**What you will do**
Reproduce the entries that follow exactly. No picture should appear in the result.

**Data for the task**
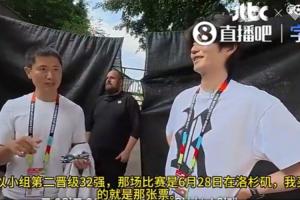 世界杯德国vs巴拉圭低调看直播_世界杯德国vs巴拉圭低调看直播在线观看_免费看直播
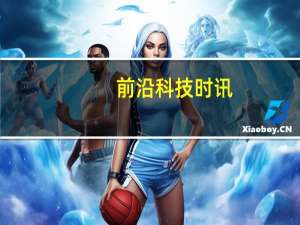 前沿科技时讯：雅虎新COO抛弃雅虎广告销售区域划分模式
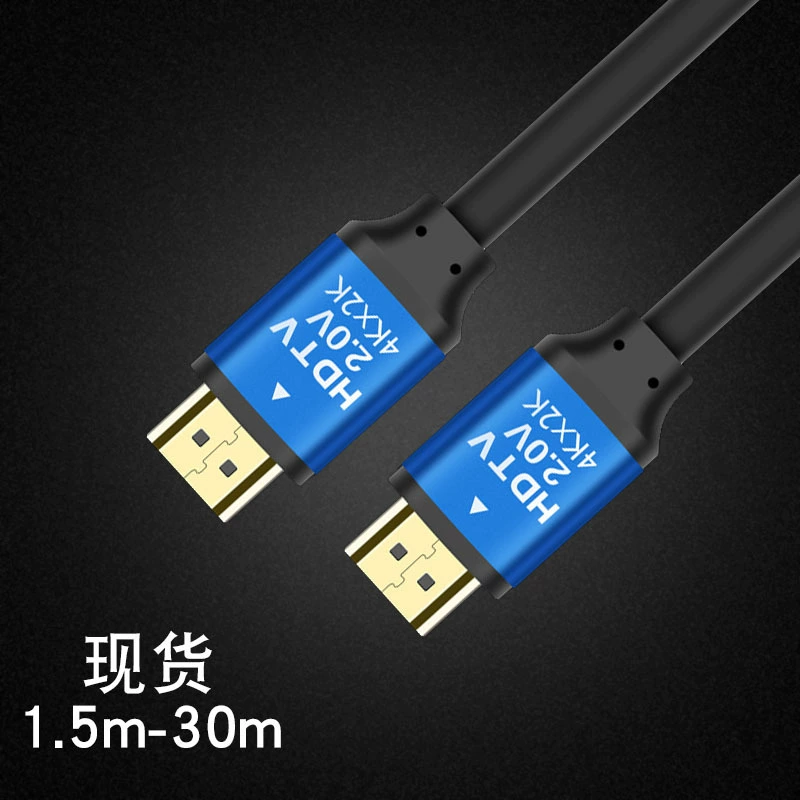 HDMI кабель алюминиевый сплав 2К4К HDMI высокое разрешение кабель версии 2.0 19+1 HDMI сет-тв коробка соединение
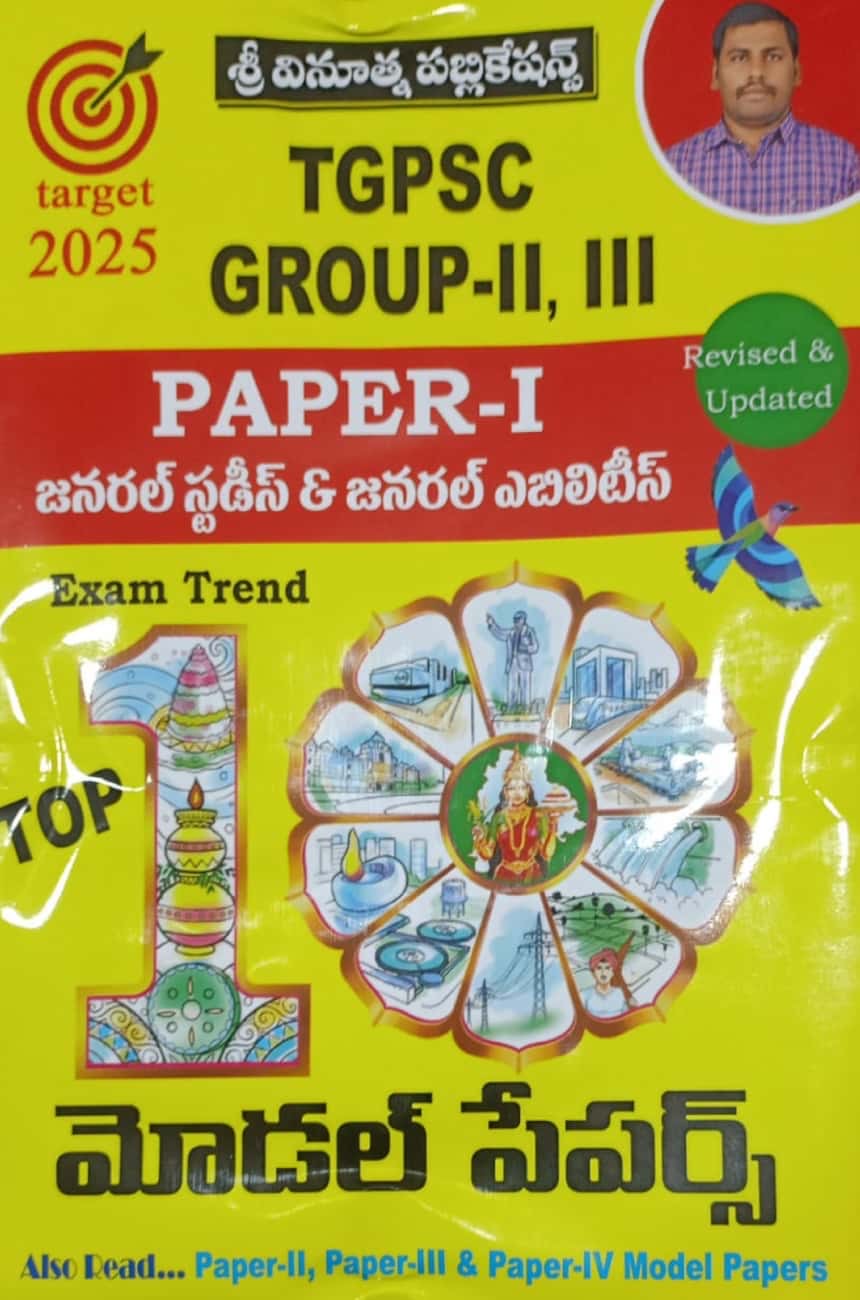 Vinuthna TGPSC Group II, III Paper -1 General Studies and General Abilities Top 10 Model Papers[Telugu Medium]Oct 2024Ed Vinoothna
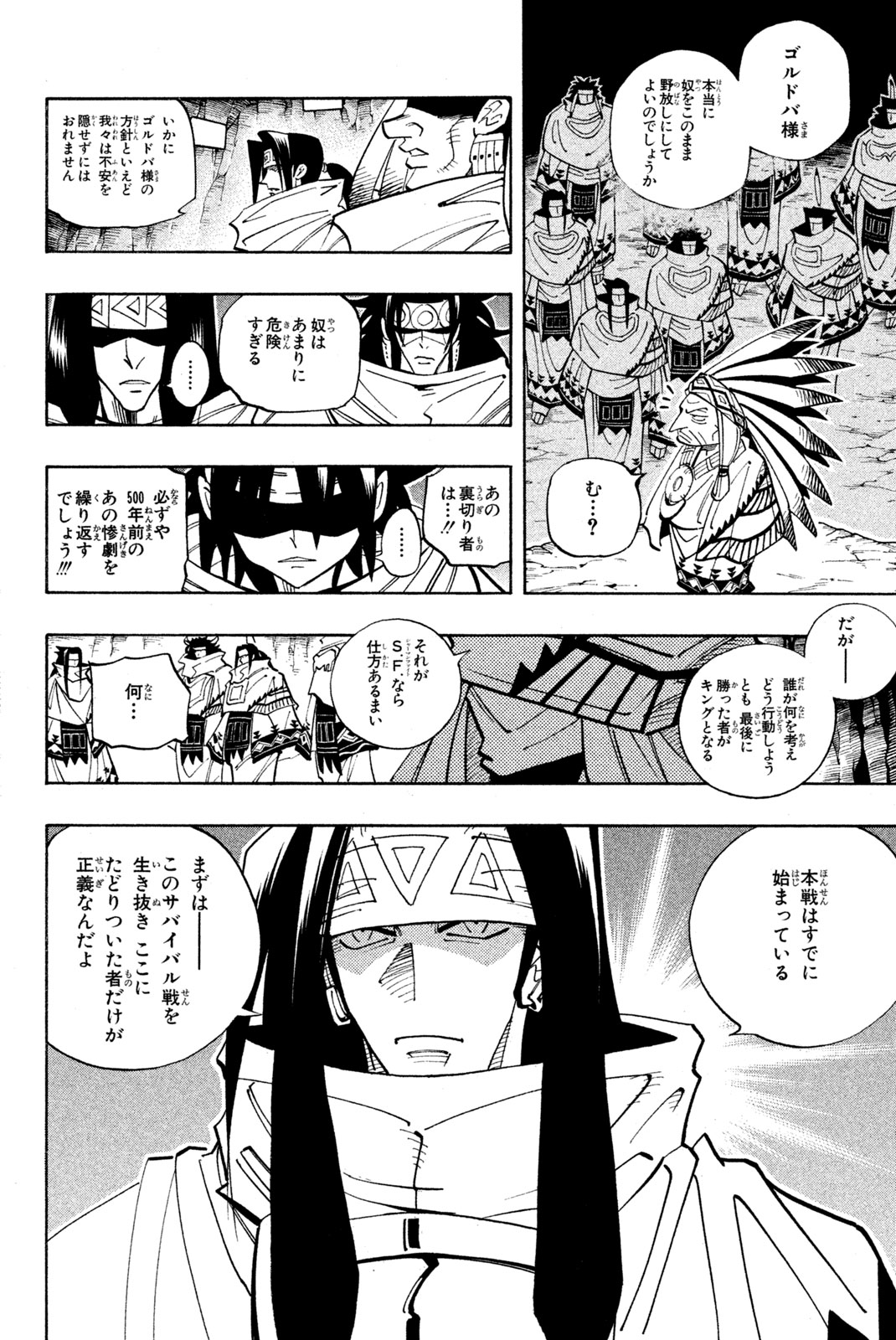 Shaman King Chapter 98 2ページ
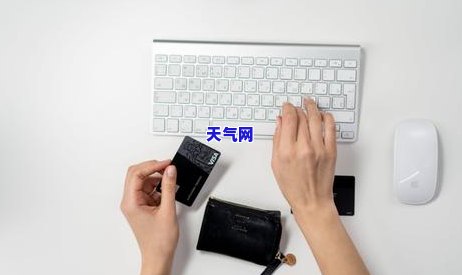 全面解读：信用卡佣金方案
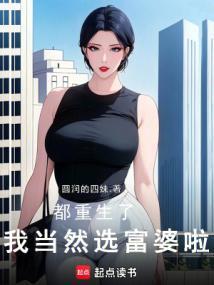 我在未来留过学吕尧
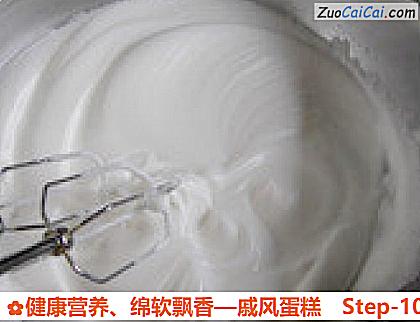 戚风蛋糕做法第十步骤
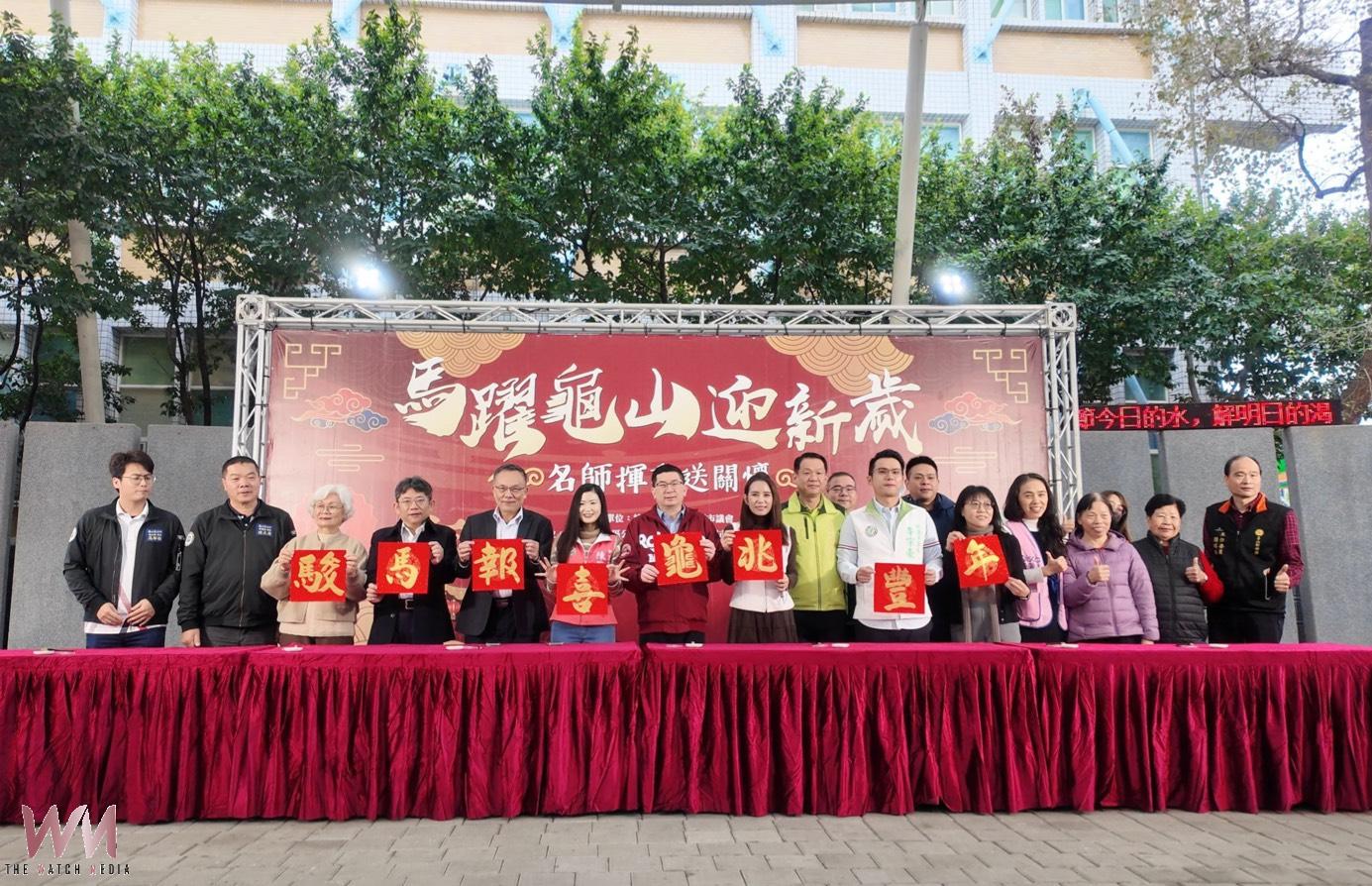 馬躍龜山迎新歲 名師揮毫送關懷共迎新春 - https://www.watchmedia01.com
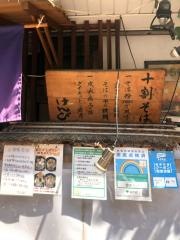 健康美食．けんび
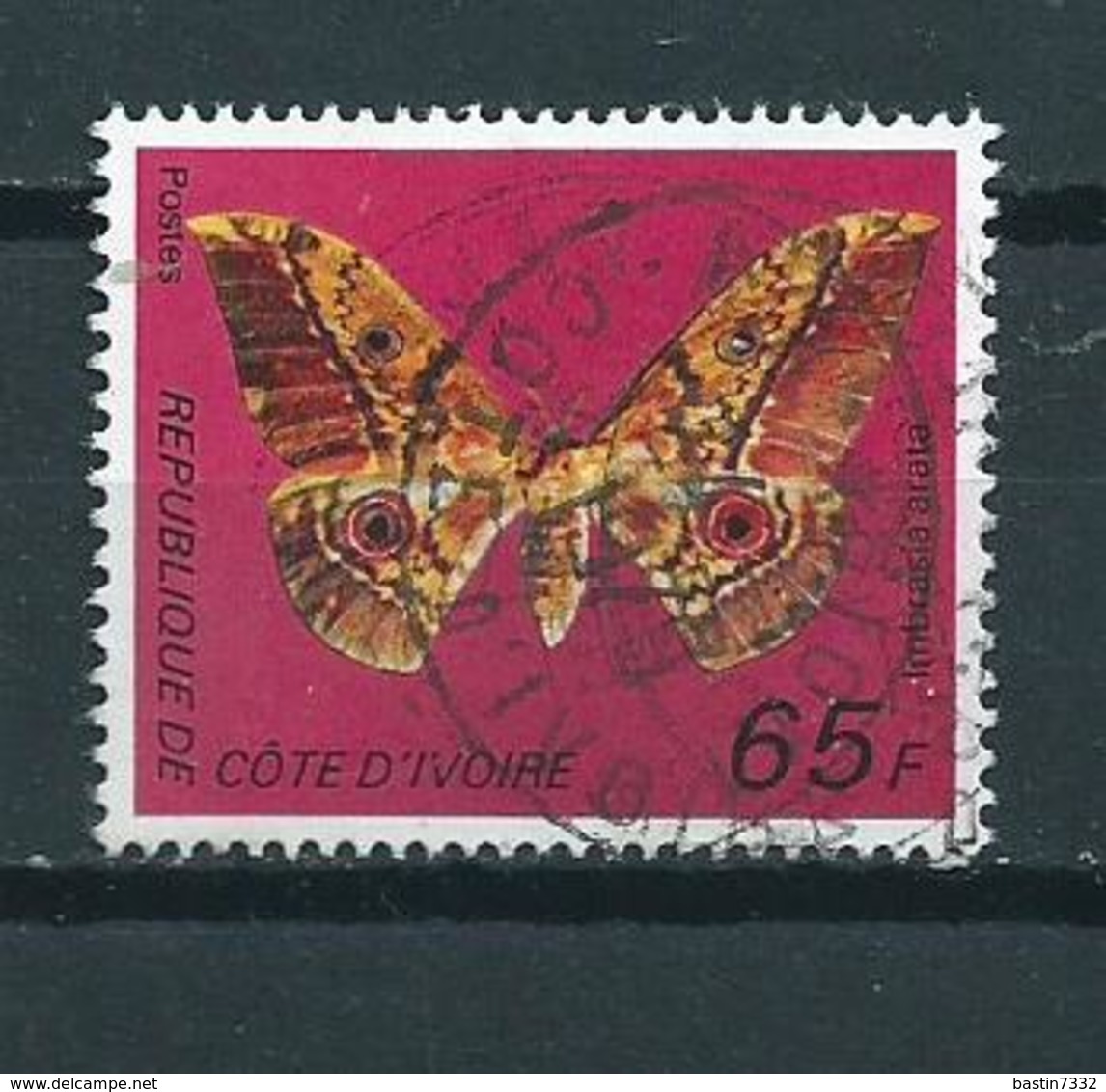 1977 Ivoorkust 65F. Vlinder,butterfly,papillon Used/gebruikt/oblitere - Ivoorkust (1960-...)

**Output**
 世界杯德国vs巴拉圭低调看直播_世界杯德国vs巴拉圭低调看直播在线观看_免费看直播
 前沿科技时讯：雅虎新COO抛弃雅虎广告销售区域划分模式
 HDMI кабель алюминиевый сплав 2К4К HDMI высокое разрешение кабель версии 2.0 19+1 HDMI сет-тв коробка соединение
 Vinuthna TGPSC Group II, III Paper -1 General Studies and General Abilities Top 10 Model Papers[Telugu Medium]Oct 2024Ed Vinoothna
 Shaman King Chapter 98 2ページ
 全面解读：信用卡佣金方案
 我在未来留过学吕尧
 戚风蛋糕做法第十步骤
 馬躍龜山迎新歲 名師揮毫送關懷共迎新春 - https://www.watchmedia01.com
 健康美食．けんび
 1977 Ivoorkust 65F. Vlinder,butterfly,papillon Used/gebruikt/oblitere - Ivoorkust (1960-...)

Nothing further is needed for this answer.